[Records from a dataset]

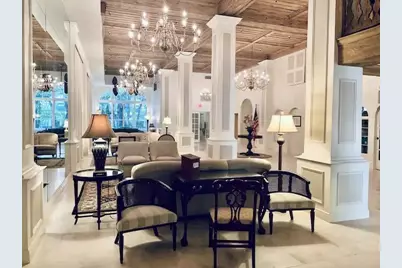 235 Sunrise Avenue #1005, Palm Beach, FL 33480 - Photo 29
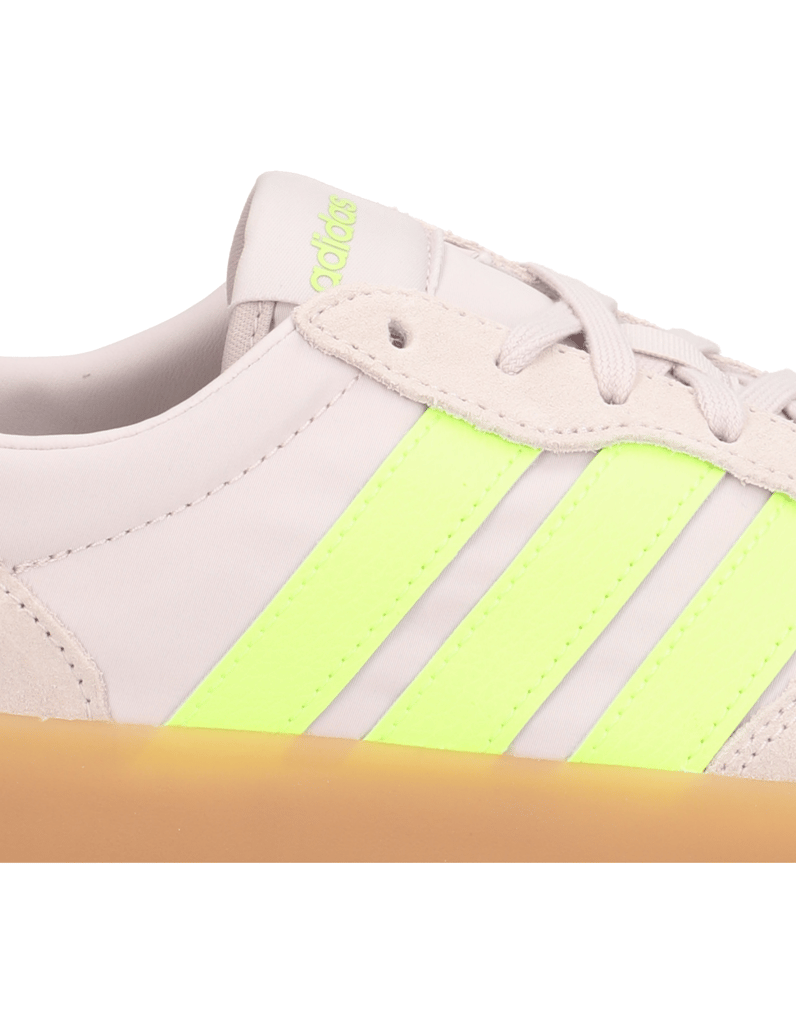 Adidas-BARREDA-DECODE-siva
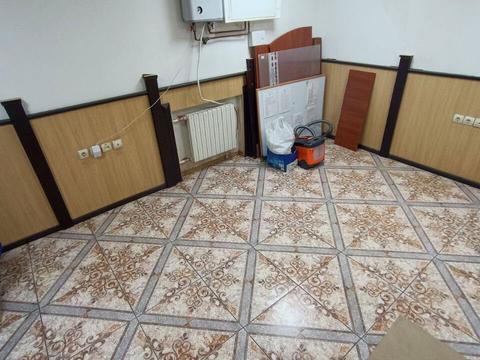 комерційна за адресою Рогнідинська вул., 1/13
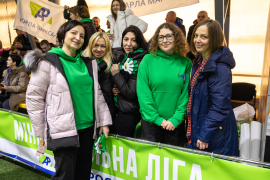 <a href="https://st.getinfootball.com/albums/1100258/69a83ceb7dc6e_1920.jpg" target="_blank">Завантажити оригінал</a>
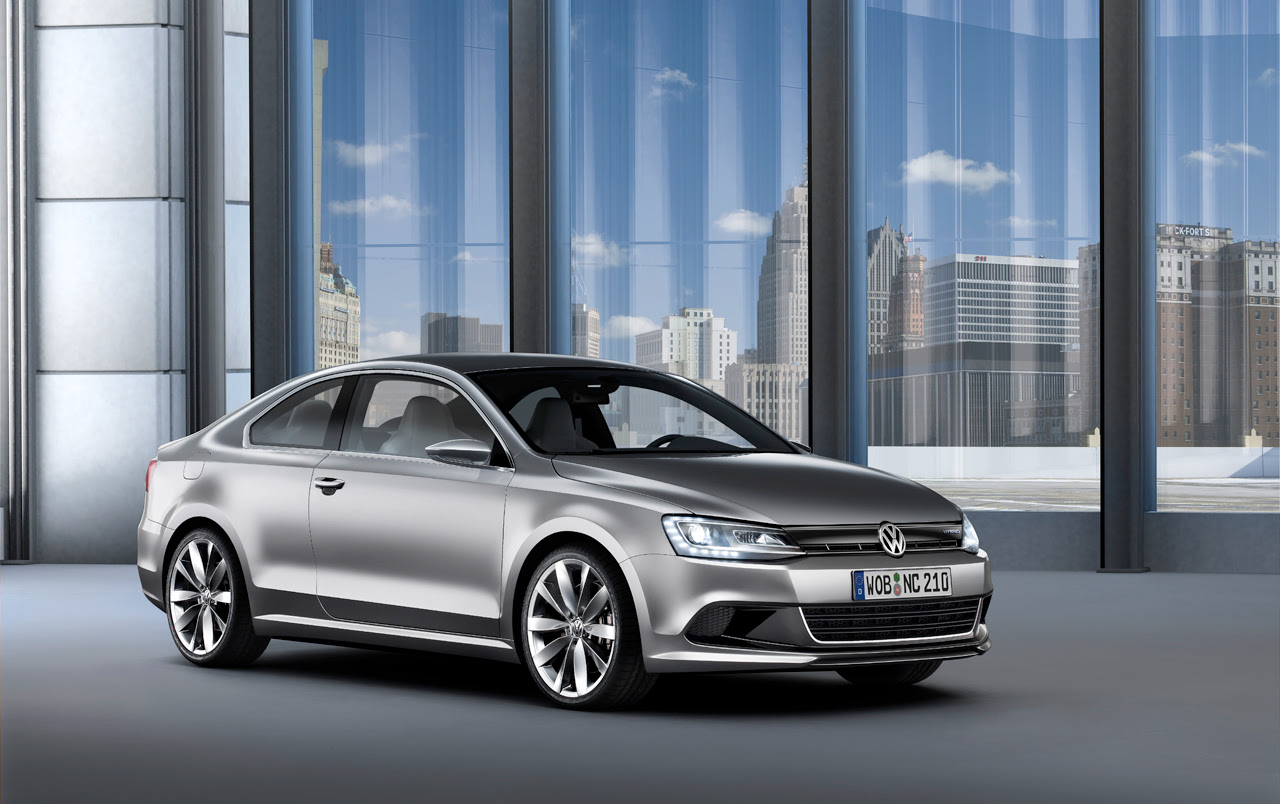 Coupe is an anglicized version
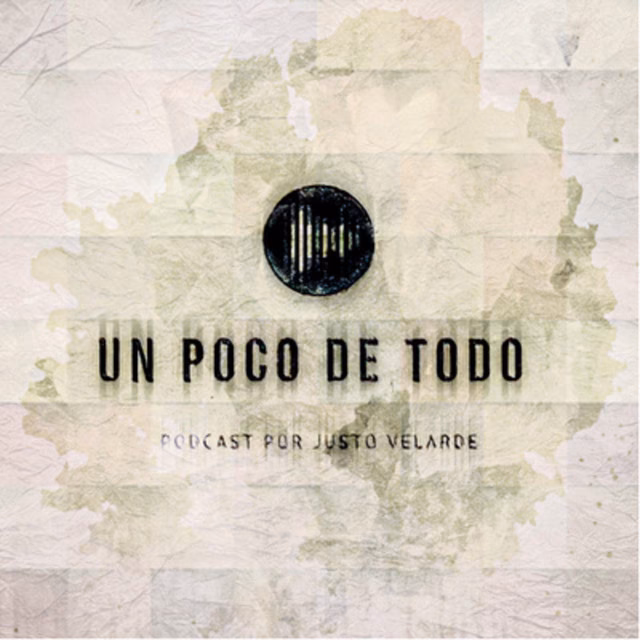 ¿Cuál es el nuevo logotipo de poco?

- _Your goal_
Would you output all of the entries above exactly, keeping the pictures out?

- _Task solution_
 235 Sunrise Avenue #1005, Palm Beach, FL 33480 - Photo 29
 Adidas-BARREDA-DECODE-siva
 комерційна за адресою Рогнідинська вул., 1/13
 <a href="https://st.getinfootball.com/albums/1100258/69a83ceb7dc6e_1920.jpg" target="_blank">Завантажити оригінал</a>
 Coupe is an anglicized version
 ¿Cuál es el nuevo logotipo de poco?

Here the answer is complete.